We Will Need to Go to War in  NOLA

By Jeff Thomas

Politicians must make difficult decisions, sometimes funding necessary projects at the expense of other necessary projects.  And governments have limited resources to solve problems.  Mitch Landrieu has conflated these two notions and the result is outrageous crime in New Orleans.  Mitch Landrieu’s poor decisions are as responsible for the robberies and murder as the state police are responsible for the recent death of a child after a high speed chase.

While the state police did not cause the driver to speed away, their dangerous chase through crowded city streets created the scenario for a toddler to be ejected from a car seat and die.  Public safety should be the overriding factor in every decision the state police make and every decision the mayor makes.  Neither should endanger innocent citizens when other choices result in equally satisfactory results that leave citizens unharmed.

THIS MEANS WAR!

What ever happened to protect and serve?  Without evidence of any felony and based solely on a hunch because of tinted windows, the state police chose to chase a car, the most risky, life threatening activity short of firing his/her weapon that an officer can choose. In this case an innocent child is dead.  Afterward, state police cited illegal weapons and an expired driver’s license as justification for their actions.  Likewise, Landrieu’s no reward but high risk decisions have resulted in similarly dire consequences – increased crime and shootings.

• _Exercise set_
(1) Answer these from the opinion piece on New Orleans crime:
(a) Who is listed as the author?
(b) According to the piece, what was the chase of the car based on?
(c) What did the state police cite afterward as justification for their actions?
(2) Please reproduce the opinion piece on New Orleans crime between "What ever happened" and "crime and shootings.", inclusive.
The material that comes next was taken from a separate source.

Saved entries

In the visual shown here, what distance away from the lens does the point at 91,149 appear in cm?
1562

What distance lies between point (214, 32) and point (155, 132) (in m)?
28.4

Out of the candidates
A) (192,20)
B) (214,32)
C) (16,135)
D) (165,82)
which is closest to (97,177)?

• _Solutions to the exercise_
(1)
(a) Jeff Thomas
(b) A hunch because of tinted windows, without evidence of any felony
(c) Illegal weapons and an expired driver's license

(2)
What ever happened to protect and serve?  Without evidence of any felony and based solely on a hunch because of tinted windows, the state police chose to chase a car, the most risky, life threatening activity short of firing his/her weapon that an officer can choose. In this case an innocent child is dead.  Afterward, state police cited illegal weapons and an expired driver’s license as justification for their actions.  Likewise, Landrieu’s no reward but high risk decisions have resulted in similarly dire consequences – increased crime and shootings.